### Aim of the task:
From the line that contains "Performing results. Handsome" down to the final line of the listing below, set down every line exactly, both ends included, and drop the pictures.

(Provided records Opens)

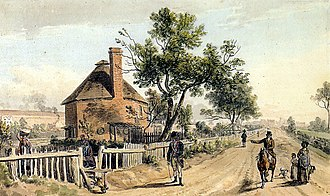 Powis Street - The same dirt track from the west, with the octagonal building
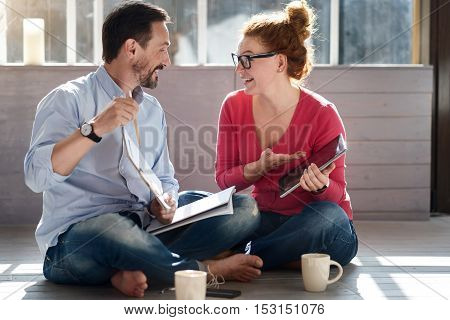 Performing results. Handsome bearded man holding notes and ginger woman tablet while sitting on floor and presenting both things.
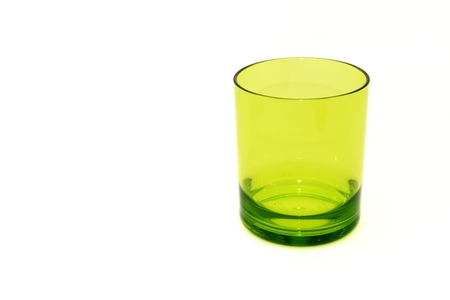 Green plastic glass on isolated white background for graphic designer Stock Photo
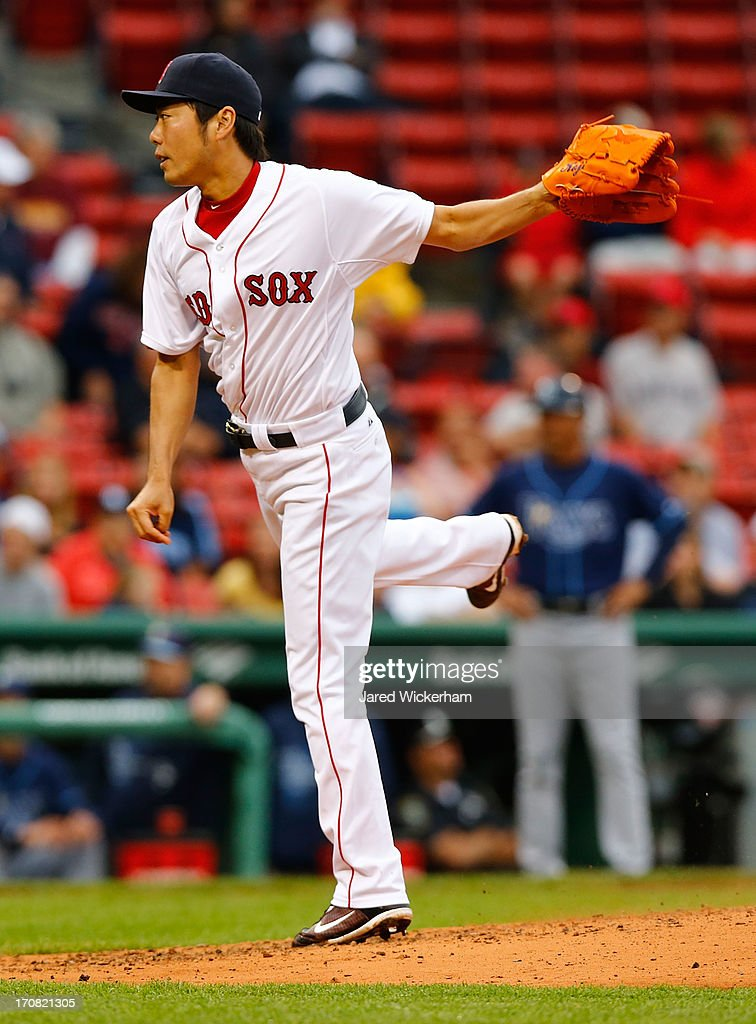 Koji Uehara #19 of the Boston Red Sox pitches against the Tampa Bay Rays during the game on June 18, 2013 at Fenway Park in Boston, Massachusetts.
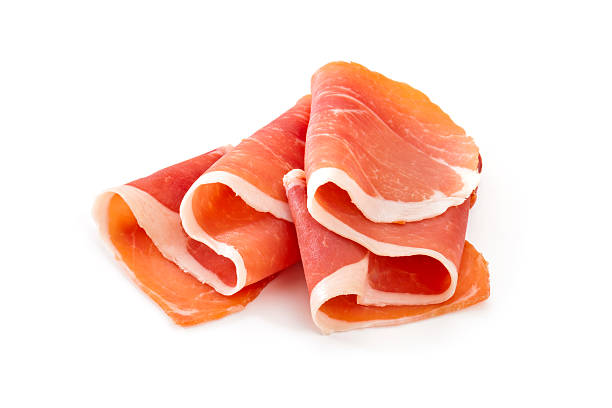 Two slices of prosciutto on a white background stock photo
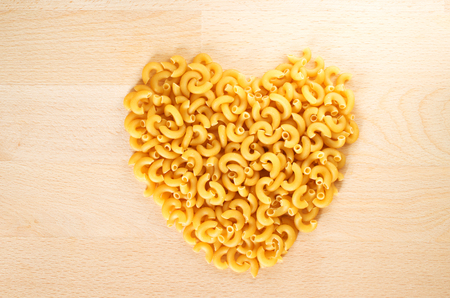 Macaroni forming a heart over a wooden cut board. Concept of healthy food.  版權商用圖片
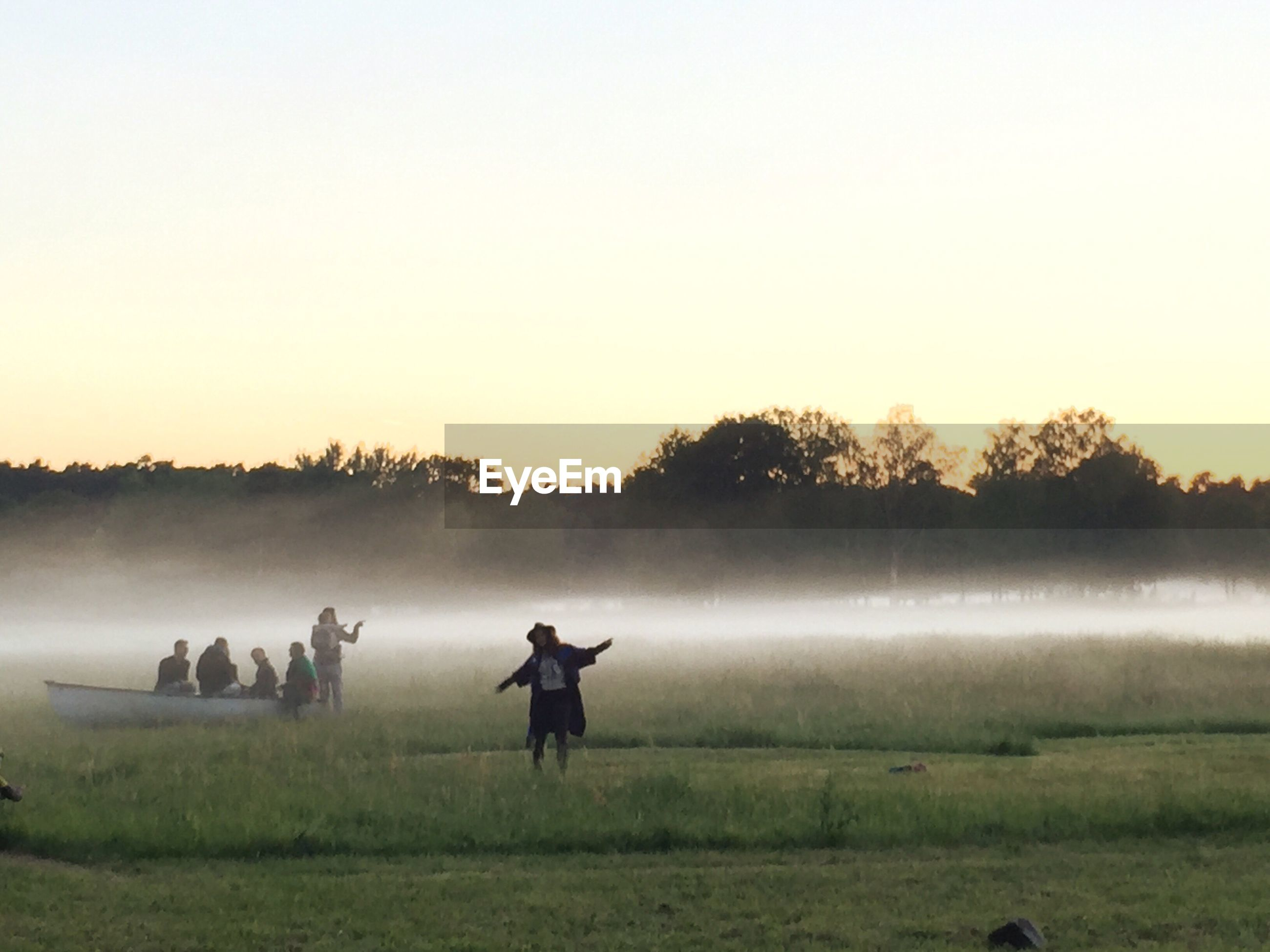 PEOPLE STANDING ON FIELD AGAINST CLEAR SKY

(Provided records Closes)

### Output:
 Performing results. Handsome bearded man holding notes and ginger woman tablet while sitting on floor and presenting both things.
 Green plastic glass on isolated white background for graphic designer Stock Photo
 Koji Uehara #19 of the Boston Red Sox pitches against the Tampa Bay Rays during the game on June 18, 2013 at Fenway Park in Boston, Massachusetts.
 Two slices of prosciutto on a white background stock photo
 Macaroni forming a heart over a wooden cut board. Concept of healthy food.  版權商用圖片
 PEOPLE STANDING ON FIELD AGAINST CLEAR SKY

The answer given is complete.